Cristina Cifuentes y sus amigas arregladas trasladan una doctrina subliminal muy peligrosa y nociva: la mujer es en sustancia un ente al que algo le falta, por esa causa debe reparar con artificios sus lacras o taras de cuna. Una mujer que no se arregla siguiendo las directrices tradicionales es anormal, fea, antinatural, contrahecha o feminista de izquierdas (¿existe el feminismo de derechas?).

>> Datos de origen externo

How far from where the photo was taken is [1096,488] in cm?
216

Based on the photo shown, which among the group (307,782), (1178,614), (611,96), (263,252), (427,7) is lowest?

La presidenta madrileña pretende venderse como una mujer posverdad, posfeminista, posmoderna y poshistórica. Todo a la vez. Y, en este sentido, su apuesta publicitaria cala bastante bien con la normalidad institucionalizada. Las críticas que recibe aumentan su capacidad de seducción porque aísla y polariza las críticas en predios feministas de aroma radicales. Su figura se agiganta en coalición instrumental con el machismo irreverente y los moderados de turno. Ella sabe que el inconsciente colectivo está de su parte: aquellos y aquellas que no gritan pero votan por la espalda. Los resultados favorables de la derecha corrupta y de sus acólitos de la izquierda útil le dan la razón. La mujer arreglada es la mujer perfecta, la mujer-mujer por antonomasia de su idílico universo.